873-07    (47tFu dist, 3.8 mean)
Selected-By: Darkmage <iddavis+@pitt.edu>

The Internet Oracle has pondered your question deeply. Your question was:

> Oh wondrous Oracle, I have a question.
>
> And what one nation in the earth is like thy people, even like Israel,
> whom God went to redeem for a people to himself, and to make him a
> name, and to do for you great things and terrible, for thy land, before
> thy people, which thou redeemedst to thee from Egypt, from the nations
> and their gods?  [2 Samuel 7:23]
>
> No, that's not my question.  My question is: How come people could get
> away with run-on sentences like that in Biblical times?  I mean,
> Hemingway would have run screaming from the room halfway through the
> second line.

And in response, thus spake the Oracle:

} In the beginning was the Word, and the word was without punctuation,
} and prose was without form and void, and commas were plentiful; and the
} comma begat the semicolon; and the semicolon begat the run-on sentence.
} And lo, it came to pass in the land at that time that many marks of
} punctuation fell into scarcity; it was seen to be easier for a wise man
} to pass through the eye of a needle than for a camel to use a period to
} end a sentence; the exclamation mark was as yet not invented; yea,
} verily, it was just after the end of the month of March when I came
} unto Peter and said unto him, where are the quotation marks upon my
} sentences? And he sayeth unto me, Alas, for they have not been
} invented, and likewise for the Copyright and Trademark symbols (not to
} mention parentheses) which I would find useful should I set down this
} Gospel for posterity, which likewise has not been invented, but which
} will someday wish to write Regular Expressions containing a divers
} variety of punctuation marks as yet undreamed of, including backslashes
} and carets and asterisks. And there was much rejoicing, as he had
} completed a sentence, and the Lord saw it was good.
}
} You owe the Oracle a very large needle and a very small camel.

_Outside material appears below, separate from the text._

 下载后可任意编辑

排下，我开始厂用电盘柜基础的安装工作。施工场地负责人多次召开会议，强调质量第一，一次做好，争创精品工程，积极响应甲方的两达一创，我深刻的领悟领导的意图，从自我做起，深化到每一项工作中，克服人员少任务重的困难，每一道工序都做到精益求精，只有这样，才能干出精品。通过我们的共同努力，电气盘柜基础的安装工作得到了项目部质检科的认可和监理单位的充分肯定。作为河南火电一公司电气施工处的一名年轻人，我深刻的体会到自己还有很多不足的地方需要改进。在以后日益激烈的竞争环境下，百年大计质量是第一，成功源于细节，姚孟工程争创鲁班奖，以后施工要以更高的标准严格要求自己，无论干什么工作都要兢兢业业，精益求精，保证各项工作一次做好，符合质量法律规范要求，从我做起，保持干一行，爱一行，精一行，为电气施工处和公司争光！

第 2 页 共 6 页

874-07    (49oBy dist, 3.8 mean)
Selected-By: "Leo L. Schwab" <ewhac@best.com>

The Internet Oracle has pondered your question deeply. Your question was:

> Oracle most profound and wondrous, please tell me the answer to this
> my most humble question:
>
> When I put my socks in the laundry, there are of course always an
> even number.  Whenever I take my socks out of the laundry, there are
> an odd number.  Where does the extra sock from each load go?

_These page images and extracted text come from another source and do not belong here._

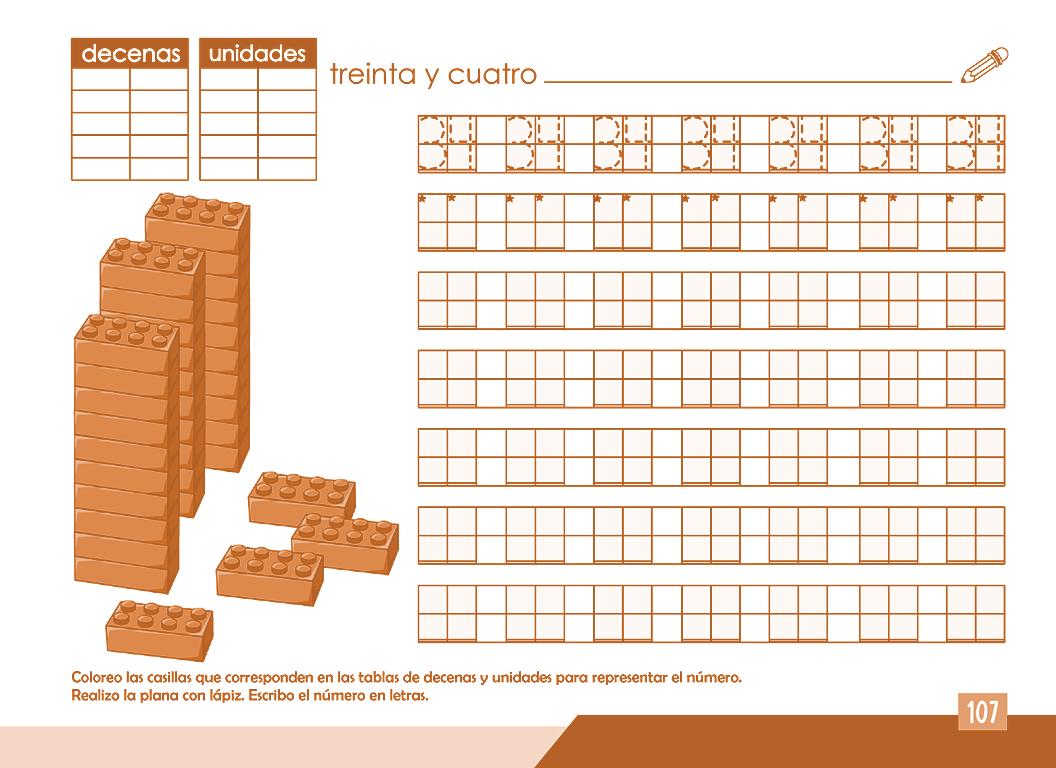 decenas

unidades

treinta y cuatro ____

34 34 34 34 34 34 34

Coloreo las casillas que corresponden en las tablas de decenas y unidades para representar el número.
Realizo la plana con lápiz. Escribo el número en letras.

107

And in response, thus spake the Oracle:

} *sigh* Do you have any idea how often I'm asked this? Maybe not as
} often as the Woo- the Woodch- THAT question, but often, nevertheless.
} Still, a deal is a deal, right?
}
} Socks occur naturally in a number of isotopes, just like everything
} else - elements, ballpoint pens, car keys for example. While most
} socks are the perfectly stable So-199, a small percentage are of the
} volatile isotope So-201.
}
} During the hot agitation of a typical laundry cycle, an unstable sock
} can be tipped over the edge and spontaneously decay into Sp-198 (an
} element with the appearance of a soggy unrecognisable wad of paper)
} and a number of lintons. The lintons are attracted to the filter at the
} back of the machine by it's rotating magnetic field and build up there.
}
} It is important to regularly clean out the filter, as too many lintons
} in one place can reach critical mass and irradiate the other garments.
} Usually one absorbs the majority of the radiation, being next to the
} filter. This garment turns bright red and emits secondary radiation
} that colours everything else pink.
}
} That's all we have time for on this weeks episode of "Laundry
} Science!", but be sure to tune in next week when we'll be asking how
} someone gets blood, sweat, gravy, egg and jam all on one shirt.
}
} You owe the Oracle a level four containment field for his dryer.